In 1977–1978, the RSC produced the play at London's Savoy Theatre.[20]
In 1981, London's National Theatre staged a production, with the "Don Juan in Hell" act included, directed by Christopher Morahan and starring Daniel Massey as Jack Tanner and Penelope Wilton as Ann Whitefield.[21]
In 1982, director David Wheeler staged a production at the Charles Playhouse in Boston, starring Richard Jordan and Diane Salinger. During rehearsals, the play was gradually whittled down to a three-hour length, but the "Don Juan in Hell" sequence survived intact.[22]
In 1982, a television version with Peter O'Toole in the starring role and Barry Morse as The Devil was first broadcast in the United Kingdom.[23]
In 1990, South Coast Repertory in Costa Mesa, California staged a production, with the "Don Juan in Hell" act included, directed by Martin Benson and starring John de Lancie as Jack Tanner and his wife Marnie Mosiman as Ann Whitefield.[24]
In 1996, to celebrate BBC Radio 3's 50th Anniversary, Sir Peter Hall directed an audio production with Ralph Fiennes as Jack Tanner, Judi Dench as Mrs.
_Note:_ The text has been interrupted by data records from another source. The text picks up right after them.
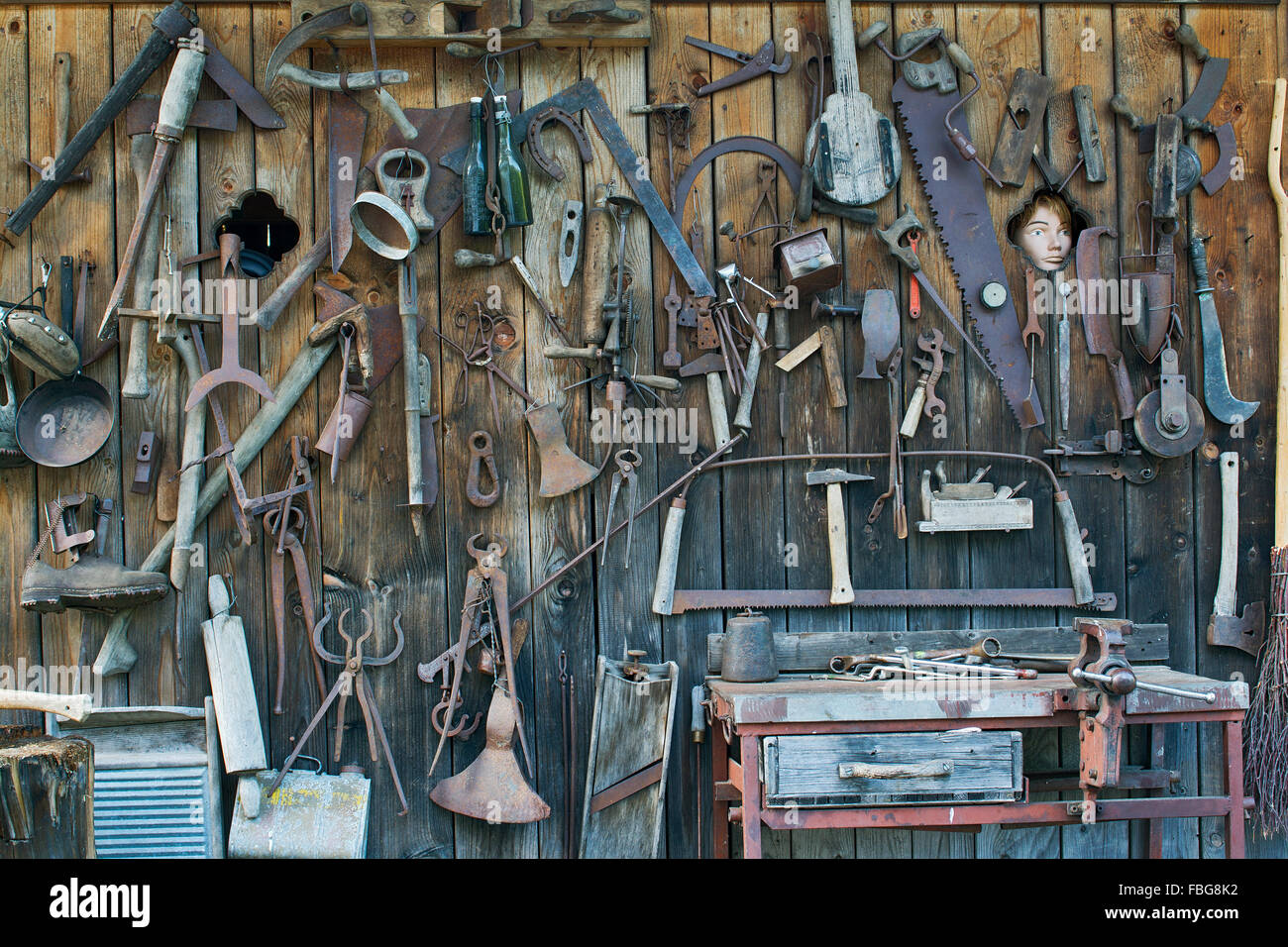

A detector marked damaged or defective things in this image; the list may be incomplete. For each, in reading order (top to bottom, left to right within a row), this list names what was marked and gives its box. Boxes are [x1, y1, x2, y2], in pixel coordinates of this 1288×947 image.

rusty handsaw [888, 32, 1038, 426]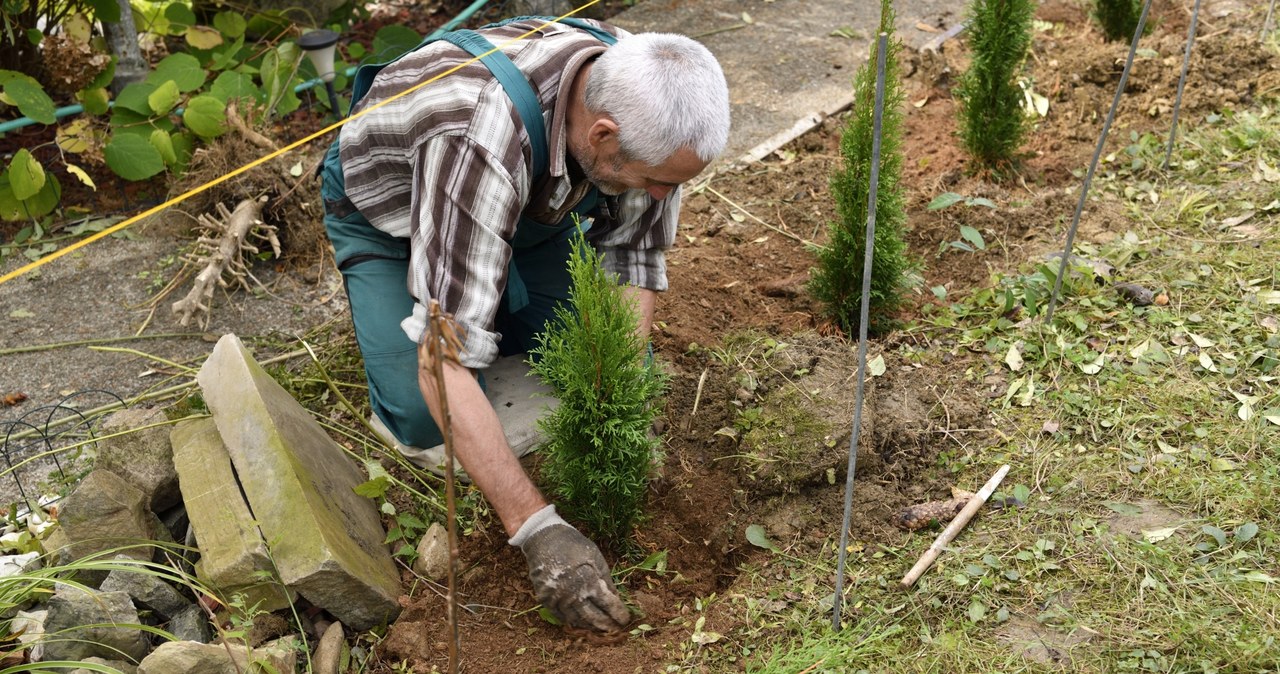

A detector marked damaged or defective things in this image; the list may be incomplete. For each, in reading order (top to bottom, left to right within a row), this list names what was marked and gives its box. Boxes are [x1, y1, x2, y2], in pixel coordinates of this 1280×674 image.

bent wire stake [1044, 0, 1157, 322]
bent wire stake [1167, 0, 1203, 170]
bent wire stake [834, 31, 885, 634]
bent wire stake [901, 468, 1008, 588]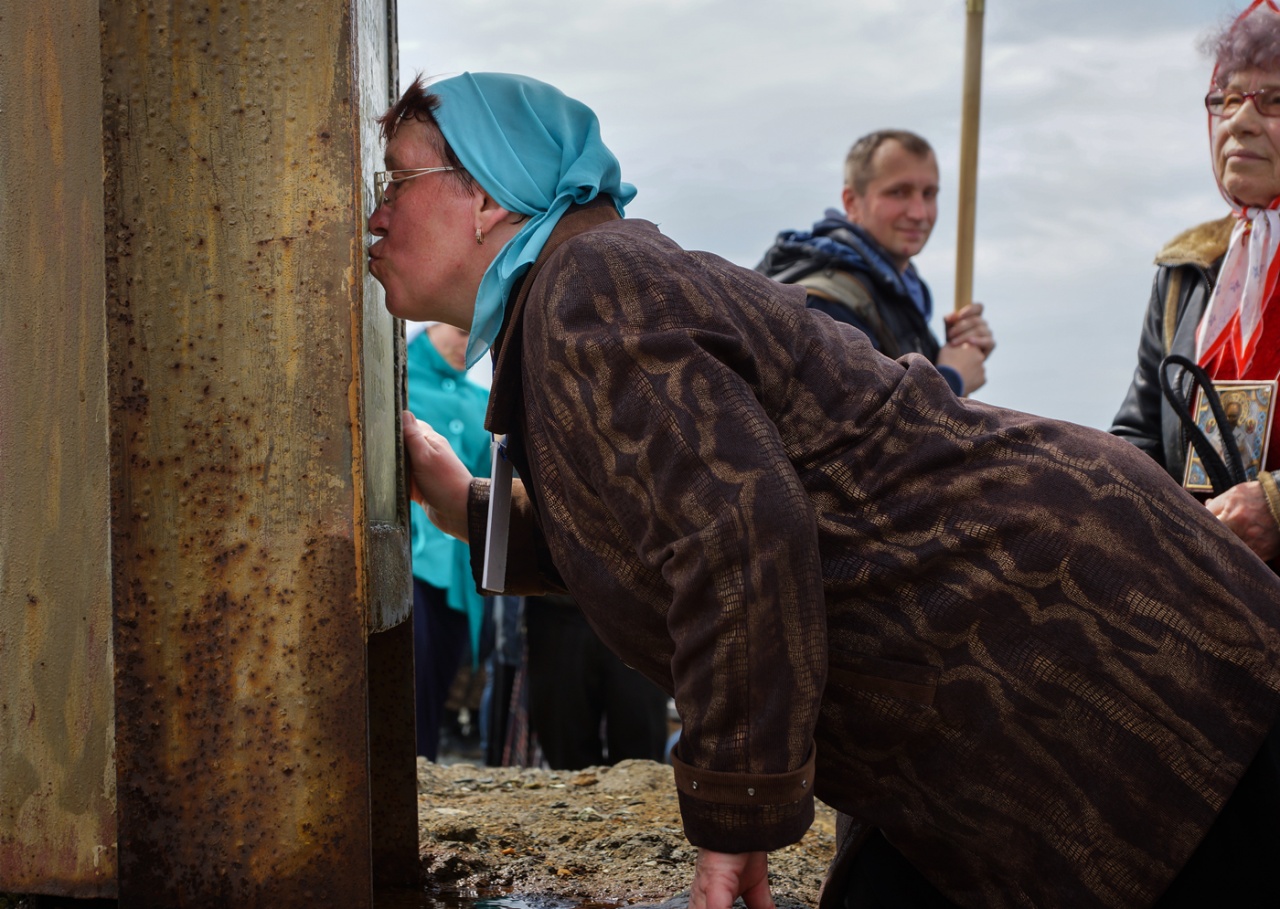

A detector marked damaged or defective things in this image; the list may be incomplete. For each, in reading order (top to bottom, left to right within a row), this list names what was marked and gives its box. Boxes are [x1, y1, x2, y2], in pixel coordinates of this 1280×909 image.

rusty metal pillar [0, 0, 119, 896]
rusted metal surface [0, 0, 119, 901]
rusted metal surface [99, 1, 399, 906]
rusty metal pillar [97, 1, 412, 906]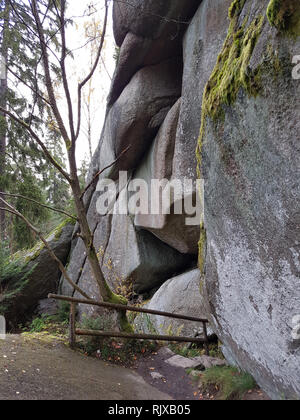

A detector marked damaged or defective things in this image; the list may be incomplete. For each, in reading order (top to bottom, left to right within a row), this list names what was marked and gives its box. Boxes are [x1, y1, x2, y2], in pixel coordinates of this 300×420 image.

rusty metal railing [48, 296, 210, 354]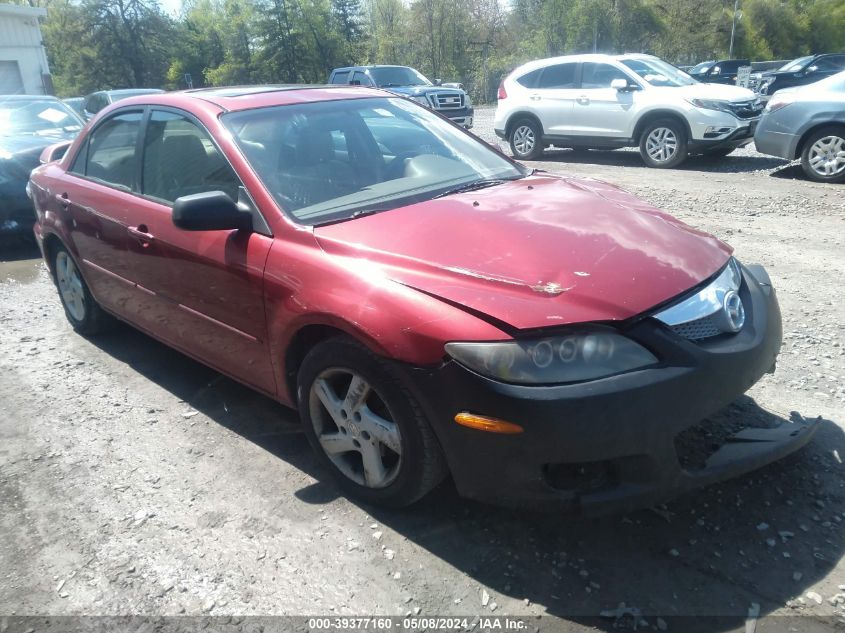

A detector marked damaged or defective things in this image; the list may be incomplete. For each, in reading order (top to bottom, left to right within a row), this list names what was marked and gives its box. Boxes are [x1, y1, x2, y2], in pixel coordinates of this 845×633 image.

cracked hood [314, 174, 728, 330]
damaged front bumper [402, 262, 816, 512]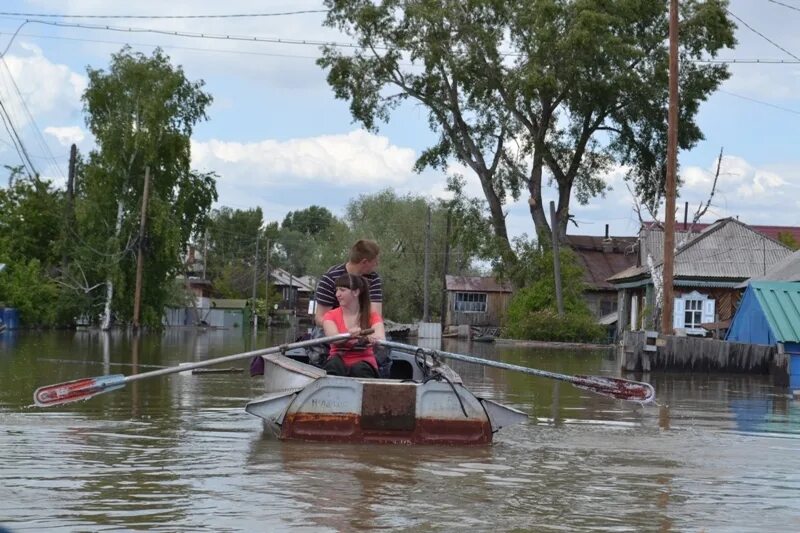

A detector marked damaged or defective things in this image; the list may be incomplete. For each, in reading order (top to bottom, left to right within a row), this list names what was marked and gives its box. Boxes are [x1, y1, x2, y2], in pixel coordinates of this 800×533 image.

rusty boat hull [247, 350, 528, 444]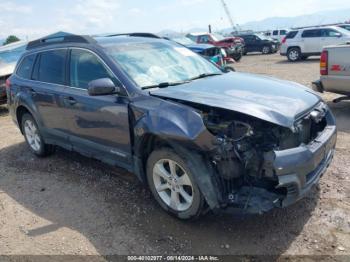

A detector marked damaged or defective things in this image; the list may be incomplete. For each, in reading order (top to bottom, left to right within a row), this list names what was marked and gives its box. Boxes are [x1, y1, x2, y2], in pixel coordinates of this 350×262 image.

damaged subaru outback [6, 34, 336, 219]
wrecked vehicle [7, 34, 336, 219]
bent hood [149, 72, 322, 129]
crumpled front bumper [274, 113, 336, 208]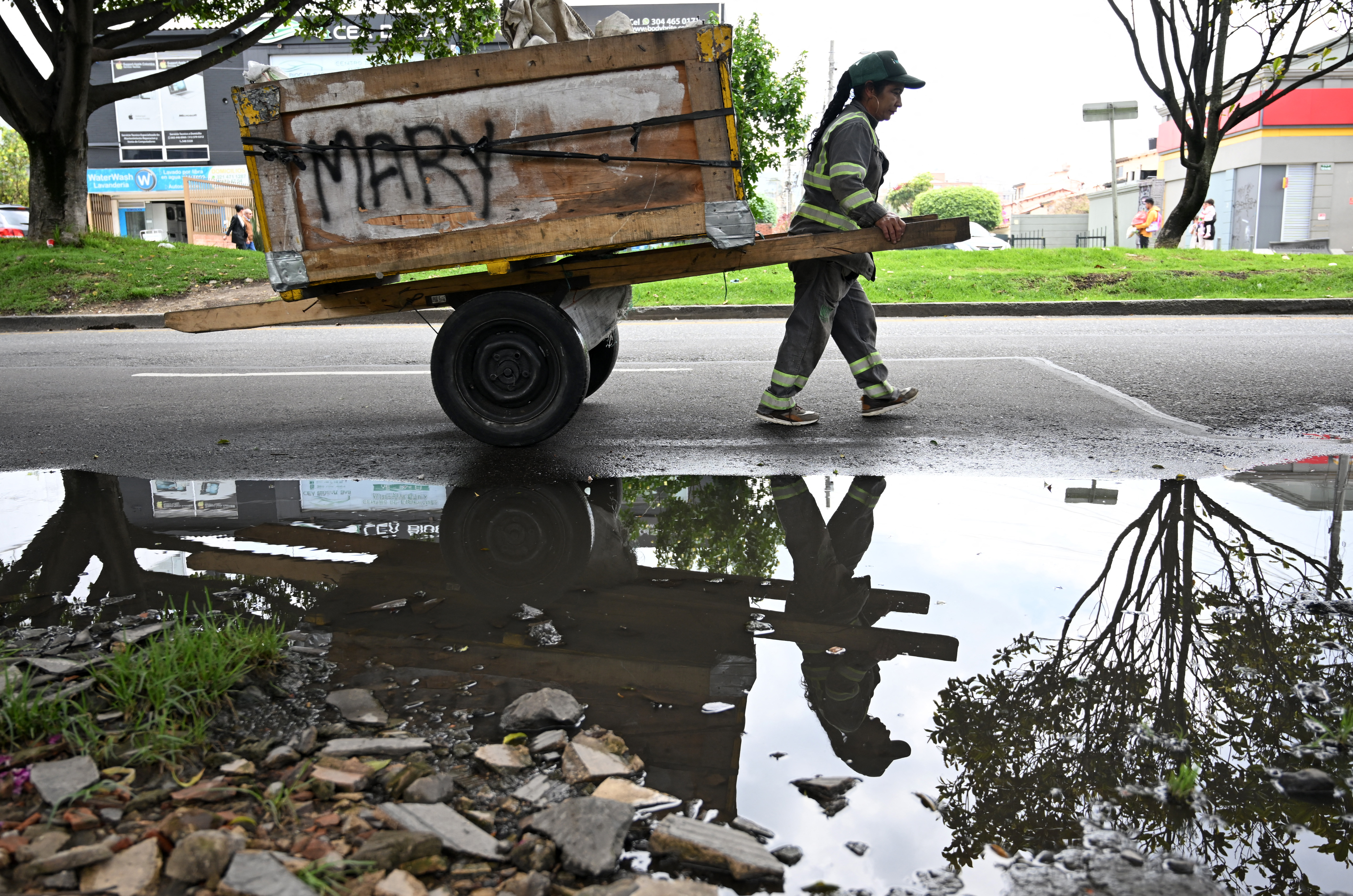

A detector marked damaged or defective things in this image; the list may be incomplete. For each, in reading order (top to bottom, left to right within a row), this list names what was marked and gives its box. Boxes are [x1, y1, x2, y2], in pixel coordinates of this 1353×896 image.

broken concrete chunk [325, 688, 389, 731]
broken concrete chunk [498, 690, 582, 736]
broken concrete chunk [29, 758, 100, 806]
broken concrete chunk [318, 736, 428, 758]
broken concrete chunk [403, 774, 457, 806]
broken concrete chunk [476, 742, 533, 779]
broken concrete chunk [528, 731, 565, 758]
broken concrete chunk [565, 742, 638, 785]
broken concrete chunk [592, 774, 676, 812]
broken concrete chunk [81, 845, 164, 896]
broken concrete chunk [163, 834, 241, 888]
broken concrete chunk [222, 855, 316, 896]
broken concrete chunk [352, 834, 441, 872]
broken concrete chunk [376, 872, 428, 896]
broken concrete chunk [379, 806, 506, 866]
broken concrete chunk [528, 801, 633, 877]
broken concrete chunk [649, 817, 790, 882]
Whitefield, John Wood as Mendoza, Juliet Stevenson as Ann Whitefield, Nicholas Le Prevost as Octavius Robinson and Jack Davenport as Hector Malone.
In 2012, the Irish Repertory Theatre and Gingold Theatrical Group presented a revival directed and adapted by David Staller and starring Max Gordon Moore as Jack Tanner.[25]
In 2015, London's National Theatre staged a production, with the "Don Juan in Hell" act included, directed by Simon Godwin and starring Ralph Fiennes as Jack Tanner and Indira Varma as Ann Whitefield.[26]
In 2019, Canada's Shaw Festival staged the full production with Martha Burns as Mendoza/The Devil, Gray Powell as Jack Tanner and Sara Topham as Ann.[27]